By Tracy Brown
Offensive, deeply disrespectful, and insensitive are some of the responses from top level representatives of the New Zealand Government regarding the intrusion of the Japanese whaling fleet’s security vessel, the Shonan Maru #2 into New Zealand’s Exclusive Economic Zone (EEZ) since Friday February 7. The government has expressed disappointment that the diplomatic request and ensuing expectation for the Shonan Maru #2 to leave New Zealand waters was not adhered to. The New Zealand government does not want whalers or their security vessels in the EEZ, and the New Zealand public doesn’t want whalers or their supporters here either.
Wellington representative of the Institute of Cetacean Research, Glenn Inwood, claimed that entering the EEZ was an effort to protect the whalers by stalking the Steve Irwin and monitoring their movements as a response to alleged violent harassment of the whaling fleet. The simple irony of this statement is not lost on Sea Shepherd when on February 2, the Japanese whaling fleet maintained a sustained attack on Sea Shepherd vessels with the harpoon vessel Yushin Maru #3 being filmed deliberately colliding with, and damaging the Bob Barker – an attack that lasted nine hours and with 86 incidents of aggression recorded. There is also a difference between the rope-based prop foulers that Sea Shepherd has used in the past and the steel cable used by the whalers during the February 2 attack when the damage by rope is merely a stalling tactic, and the steel cable could render a ship inactive with a shattered propeller.

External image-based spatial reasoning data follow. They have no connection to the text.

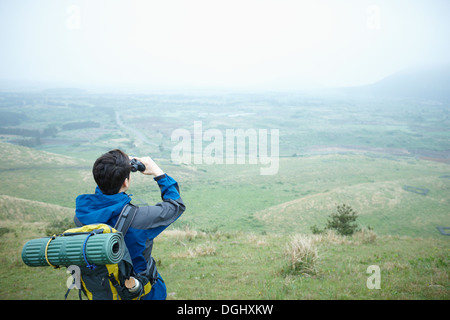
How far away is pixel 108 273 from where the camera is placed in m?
2.32

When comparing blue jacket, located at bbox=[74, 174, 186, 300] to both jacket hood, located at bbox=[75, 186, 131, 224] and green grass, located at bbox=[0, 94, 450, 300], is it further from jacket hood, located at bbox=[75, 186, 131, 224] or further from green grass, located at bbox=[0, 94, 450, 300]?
green grass, located at bbox=[0, 94, 450, 300]

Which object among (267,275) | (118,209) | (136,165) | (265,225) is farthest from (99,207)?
(265,225)

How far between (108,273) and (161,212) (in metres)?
0.62

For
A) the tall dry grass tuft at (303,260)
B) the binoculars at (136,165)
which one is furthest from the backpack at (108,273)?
the tall dry grass tuft at (303,260)

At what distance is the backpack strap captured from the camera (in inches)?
96.3

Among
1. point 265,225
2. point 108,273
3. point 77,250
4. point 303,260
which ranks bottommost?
point 265,225

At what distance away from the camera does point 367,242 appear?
1033 cm

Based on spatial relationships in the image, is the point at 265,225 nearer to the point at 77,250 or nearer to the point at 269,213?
the point at 269,213

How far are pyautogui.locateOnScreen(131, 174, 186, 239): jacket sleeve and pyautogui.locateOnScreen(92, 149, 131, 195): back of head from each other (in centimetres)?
30

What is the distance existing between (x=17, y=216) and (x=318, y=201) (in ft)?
93.1

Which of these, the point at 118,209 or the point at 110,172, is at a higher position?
the point at 110,172

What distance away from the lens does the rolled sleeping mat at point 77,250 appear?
2146mm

New Zealand’s Minister of Foreign Affairs, Murray McCully has been reported in television, print and radio media, criticising the Japanese diplomatic representatives for not adhering to requests for the Shonan Maru #2 to leave New Zealand’s EEZ. Coincidentally, the Yushin Maru #3 recently entered the Australian Whale Sanctuary and was subsequently asked to leave - the Yushin Maru #3 did as requested. The dilemma faced by the New Zealand government in the face of Japanese diplomatic disregard of New Zealand is that what action should now be taken to ensure Japanese diplomats can in future respect New Zealand’s Ministry of Foreign Affairs rightful request to exclude whaling operatives in our EEZ. The New Zealand government should at least now lodge a formal diplomatic protest against Japanese whaling vessels in our EEZ and to formally protest against whaling operations in the Southern Ocean. Japan needs to realise that whaling is archaic, barbaric, and an unsuitable endeavour in the modern world. We don’t want whaling in the Southern Ocean Whale Sanctuary.